**Page:**
++++++++++++++++++++

From: Kenneth Whistler (kenw@sybase.com)
Date: Fri May 30 2003 - 21:53:02 EDT
Philippe Verdy continued:
> What surprizes me the most in the Unicode spec is that it
> both says that its purpose is to create arbitrary length
> of leaders
As in plain text, as can be seen in Table of Content listings
in many RFCs, for example. (Which, however, use ASCII 0x2E for the
same purpose.)
> (you say that the spacing statement in the Xerox name was
> not considered important by Xerox, so how many leaders would
> be needed to fit a en space with the Unicode designation?).
If you mean how many leader *dots* would it take to fit an en
space, that would depend on the font in Unicode, as for so
much else. My guess would be that the correct answer is
approximately the same as the number of angels that can stand
on the dot.
Very few characters in Unicode have any specified widths. That
is by design.
> Why then do you insist that it represents one dot ?
Because that was the intent of the Unicode Technical Committee
when it encoded the character, and is the clear intent of the
standard as currently specified.
> You also seem to insist o the "compatibility" decomposition
> which is normally removing an important semantic (else it
> would be canonical).
I'm simply restating the specification in the standard. Read it
yourself.
> All this seems like creating contradictions.
>
> Also it would be the only punctuation sign whose number of
> occurences is not relevant
False. See the discussion of Tibetan justifying tseks in:
http://www.unicode.org/versions/Unicode4.0.0/ch09.pdf
> (in dotted lines used as leaders),
Or, for that matter, in plain text visual line separations
also created by stringing together ASCII punctuation:
**********************************************************
like that. Such legacy use of punctuation characters is no
different than legacy use of a sequence of periods to create
leader lines in plain text.

++++++++++++++++++++

**Data segment:**
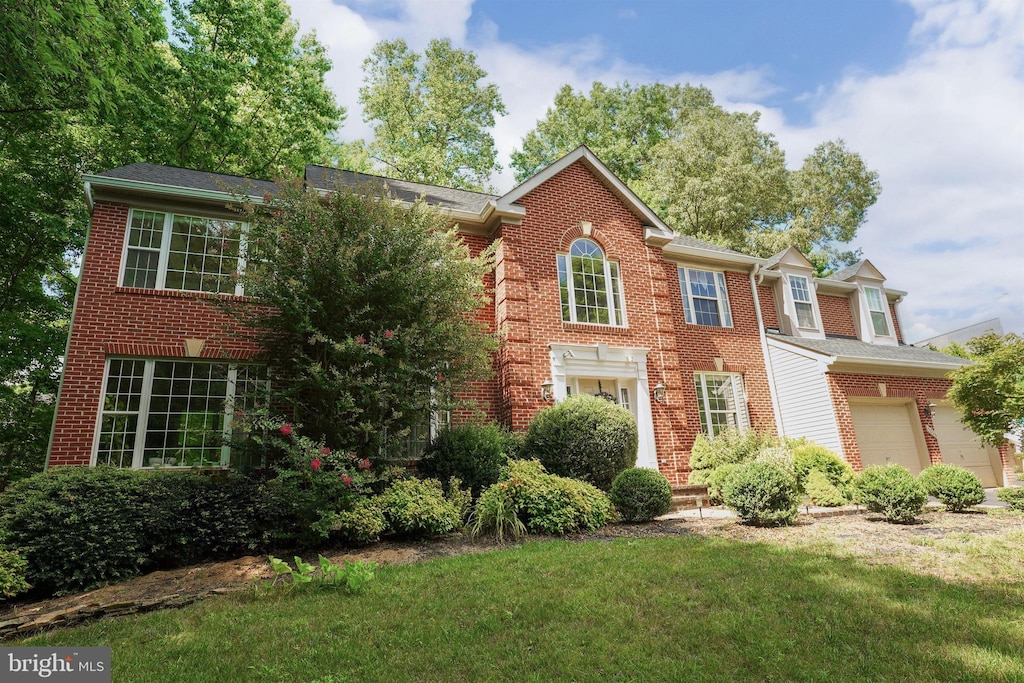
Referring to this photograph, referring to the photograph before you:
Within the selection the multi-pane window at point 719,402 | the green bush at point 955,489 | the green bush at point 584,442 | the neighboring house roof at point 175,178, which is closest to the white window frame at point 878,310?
the multi-pane window at point 719,402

++++++++++++++++++++

**Exercise instructions:** In the email above, Kenneth Whistler quotes passages from Philippe Verdy's message and replies to each. List each quoted passage he replies to, joining the quoted lines that come before a single reply into one passage.

**The answer:**
1. "What surprizes me the most in the Unicode spec is that it both says that its purpose is to create arbitrary length of leaders"
2. "(you say that the spacing statement in the Xerox name was not considered important by Xerox, so how many leaders would be needed to fit a en space with the Unicode designation?)."
3. "Why then do you insist that it represents one dot ?"
4. "You also seem to insist o the "compatibility" decomposition which is normally removing an important semantic (else it would be canonical)."
5. "All this seems like creating contradictions. Also it would be the only punctuation sign whose number of occurences is not relevant"
6. "(in dotted lines used as leaders),"